Un nudo se formaba en mi garganta cada vez que las palabras resonaban en mi mente. Hice una pausa cuando terminé y evalué mi nueva pintura. Hoy había elegido la pintura líquida, el arte de capturar cualquier líquido en una pintura. El líquido que había elegido para pintar salió mejor de lo que esperaba—después de todo, estaba oxidada.
Pero el líquido no era agua o jugo derramado en el suelo. Este líquido era de un tipo peculiar, uno que endurecía el nudo en mi garganta cuanto más lo miraba.
La luz de una fuente desconocida brillaba sobre el líquido viscoso verde neón en la superficie. Como en mis pesadillas, también parecía vivo en el papel. Una gran aguja destellaba en la periferia de mi mente, y me levanté abruptamente. Mi corazón corría vueltas en mi pecho, intentando escapar de mi caja torácica.
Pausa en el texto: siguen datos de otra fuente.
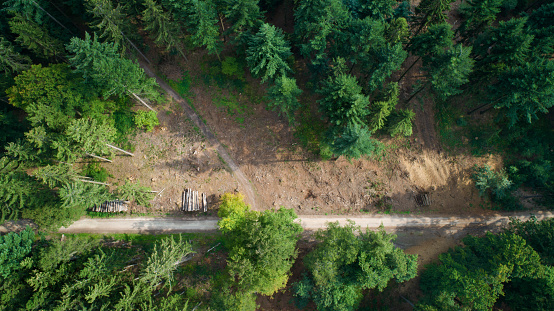 Lumber Industry「Deforested area, Taunus mountains, Germany」:スマホ壁紙(12)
—La profecía es una mentira.
—¿Cómo podría ser una mentira? —La afirmación era incomprensible. Debería haber sido completamente imposible que fuera la verdad. Sin embargo, una parte de mí esperaba…
—Que no fuera el gemelo maldito y que hubiese sido una total coincidencia que me transformara en un Licántropo en mi decimoctavo cumpleaños. Significaría que no era la ruina de la manada.
La afirmación tenía tantas implicaciones que intentar comprenderla me provocaba migraña.
Luego mi corazón se hundió de nuevo. —¿Y si la pesadilla no había sido solo un recuerdo lejano—qué tal si solo había sido mi imaginación jugándome una mala pasada?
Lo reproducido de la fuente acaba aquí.